Warning: When you compile your code using the XL compiler with Spectrum-MPI parallel library (our recommended software stack) you have to use mpirun (not srun) to execute your program.

Interactive

A serial program can be executed in the standard UNIX way:

> ./program

This is allowed only for very short runs on the login nodes, since the interactive environment has a 10 minutes cpu-time limit. Please do not execute parallel applications on the login nodes!

A serial (or parallel) program, also using GPUs and needing more than 10 minutes can be executed interactively within an "interactive" SLURM batch job.

A request for resources allocation on the compute nodes is delivered to SLURM with salloc/srun commands, the request is queued and scheduled as any other batch job but, when granted, the standard input, output, and error streams of the interactive job connected to the terminal session from which the request was launched.

For example, to start an interactive session on one node and get the full node in exclusive way (including the four GPUs) for one hour, launch the command:

>
> salloc -N1 --exclusive --gres=gpu:4 -A <account_name> -p <partition_name> --time=01:00:00
salloc: Granted job allocation 1174
  …
  Run here your applications using srun or mpirun for example:
  - srun -n 1 serial.exe  (serial or OpenMP application)
  - srun -n 4 parallel.exe (MPI or mixed application)
  Stop the session with exit or ^D
exit
salloc: Relinquishing job allocation 1174
>

In the following is reported an interactive job on 2 cores and two GPUs. Within the job a parallel (MPI) program using 2 MPI tasks and two GPUs is executed. Since the request of tasks per node (--ntasks-per-node) refers to the 128 (virtual) cpus, if you want 2 physical cores you also have to specify that each task is made of 4 (virtual) cpus (--cpus-per-tasks=4).

> salloc -N1 --ntasks-per-node=2 --cpus-per-task=4 --gres=gpu:2 -A <account_name> -p <partition_name> --time=01:00:00
salloc: Granted job allocation 1175

>  srun ./myprogram
….
> exit

SLURM automatically exports the environment variables you defined in the source shell, so that if you need to run your program "myprogram" in a controlled environment (i.e. specific library paths or options), you can prepare the environment in the origin shell being sure to find it in the interactive shell.

A more specific description of the options used by salloc/srun to allocate resources or to give direction to SLURM on how to place tasks and threads on the resources (pinning) is reported later in the “Batch” section, because they are the same of the sbatch command described there.

Batch

As usual on HPC systems, the large production runs are executed in batch mode.
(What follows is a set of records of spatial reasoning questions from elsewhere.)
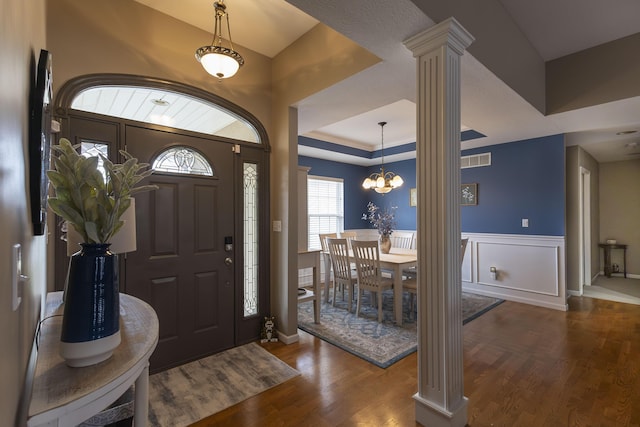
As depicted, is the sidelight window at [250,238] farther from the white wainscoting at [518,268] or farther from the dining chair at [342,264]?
the white wainscoting at [518,268]

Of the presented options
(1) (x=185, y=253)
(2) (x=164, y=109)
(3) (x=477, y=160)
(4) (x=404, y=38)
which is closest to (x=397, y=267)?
(1) (x=185, y=253)

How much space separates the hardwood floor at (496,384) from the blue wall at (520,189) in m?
1.59

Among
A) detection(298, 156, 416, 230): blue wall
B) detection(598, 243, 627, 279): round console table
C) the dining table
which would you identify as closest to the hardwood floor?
the dining table

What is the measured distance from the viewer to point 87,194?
2.89 ft

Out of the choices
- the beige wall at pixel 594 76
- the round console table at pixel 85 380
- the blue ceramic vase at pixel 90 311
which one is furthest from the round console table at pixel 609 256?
the blue ceramic vase at pixel 90 311

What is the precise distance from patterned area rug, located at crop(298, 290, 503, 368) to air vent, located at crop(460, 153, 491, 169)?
225cm

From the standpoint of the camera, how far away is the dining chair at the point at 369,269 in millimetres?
3726

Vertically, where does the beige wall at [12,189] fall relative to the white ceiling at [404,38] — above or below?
below

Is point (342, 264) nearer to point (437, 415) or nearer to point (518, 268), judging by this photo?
point (437, 415)

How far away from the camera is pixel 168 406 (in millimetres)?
2096

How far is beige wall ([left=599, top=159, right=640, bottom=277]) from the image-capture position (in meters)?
6.06

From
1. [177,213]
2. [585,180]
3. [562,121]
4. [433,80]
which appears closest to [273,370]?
[177,213]

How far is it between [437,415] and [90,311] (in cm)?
195

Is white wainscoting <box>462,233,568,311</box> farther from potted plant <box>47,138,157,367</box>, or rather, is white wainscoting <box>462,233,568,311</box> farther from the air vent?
potted plant <box>47,138,157,367</box>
This means that the user writes a list of commands into a file (for example script.x) and then submits it to a scheduler (SLURM for Marconi100) that will search for the required resources in the system. As soon as the resources are available script.x is executed and the results and sent back to the user.

This is an example of script file:

#!/bin/bash
#SBATCH -A <account_name>
#SBATCH -p m100_usr_prod
#SBATCH --time 00:10:00     # format: HH:MM:SS
#SBATCH -N 1                # 1 node
#SBATCH --ntasks-per-node=8 # 8 tasks out of 128
#SBATCH --gres=gpu:1        # 1 gpus per node out of 4
#SBATCH --mem=7100          # memory per node out of 246000MB
#SBATCH --job-name=my_batch_job
#SBATCH --mail-type=ALL
#SBATCH --mail-user=<user_email>
mpirun ./myexecutable       #in case you compiled with spectrum-mpi
OR
srun ./myexecutable         #in all the other cases

Please note that by requesting --ntasks-per-node=8 your job will be assigned 8 logical cpus (hence, the first 2 cpus with their 4 HTs). You can write your script file (for example script.x) using any editor, then you submit it using the command:

> sbatch script.x

The script file must contain both directives to SLURM and commands to be executed, as better described in the section Batch Scheduler SLURM .
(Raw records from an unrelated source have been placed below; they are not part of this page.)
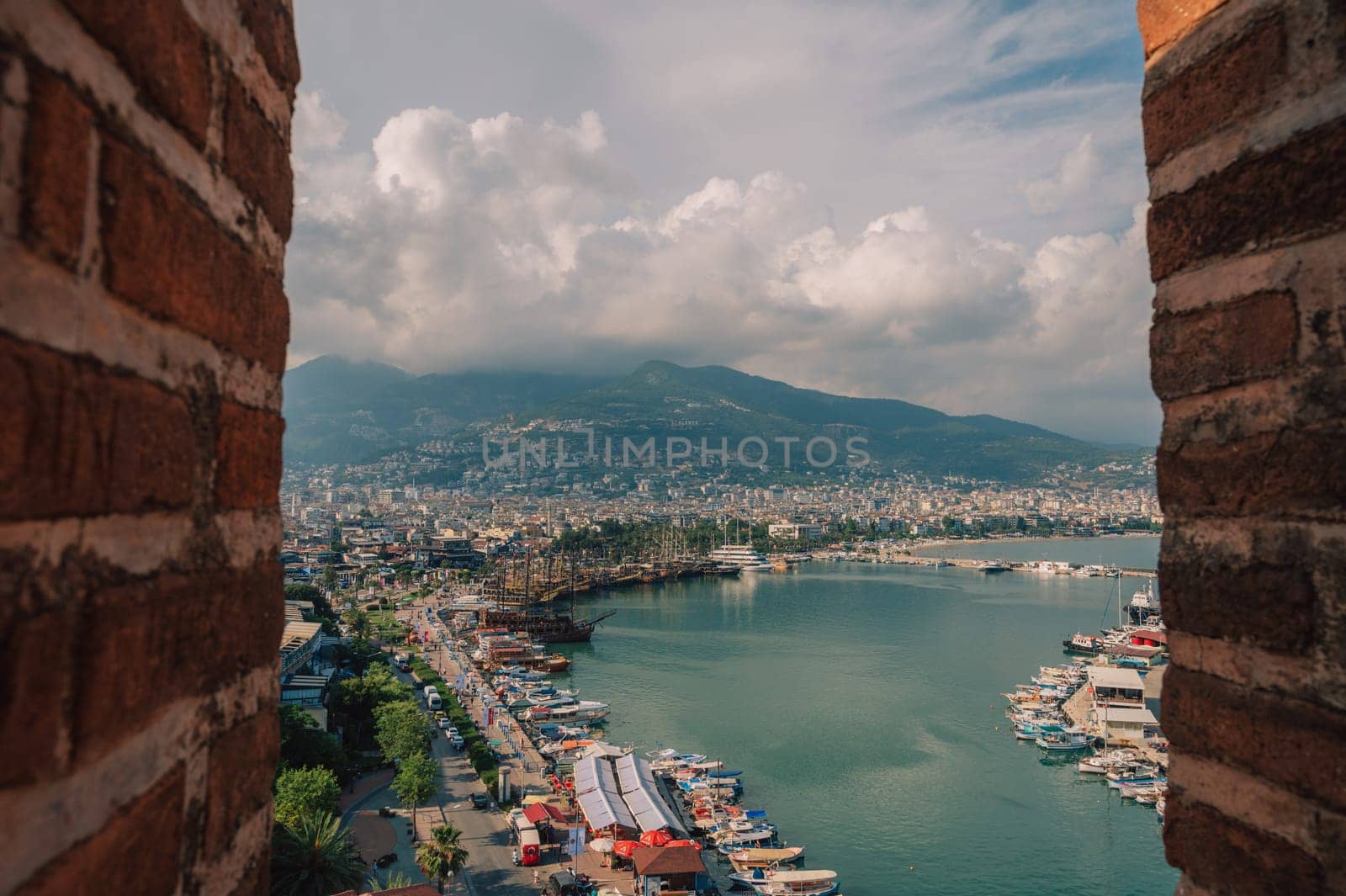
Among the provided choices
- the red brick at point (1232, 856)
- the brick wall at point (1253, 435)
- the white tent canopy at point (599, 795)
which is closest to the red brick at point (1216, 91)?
the brick wall at point (1253, 435)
Using SLURM directives you indicate the account_number (-A: which project pays for this work), where to run the job (-p: partition), what is the maximum duration of the run (--time: time limit). Moreover you indicate the resources needed, in terms of cores, GPUs and memory.

One of the commands will be probably the launch of a parallel MPI application. In this case the right command is srun, as an alternative to the usual mpirun command. In this way you will get full support for process tracking, accounting, task affinity, suspend/resume and other features.

SLURM partitions

A list of partitions defined on the cluster, with access rights and resources definition, can be displayed with the command sinfo:

> sinfo -o "%10D %20F %P"

The command returns a more readable output which shows, for each partition, the total number of nodes and the number of nodes by state in the format "Allocated/Idle/Other/Total".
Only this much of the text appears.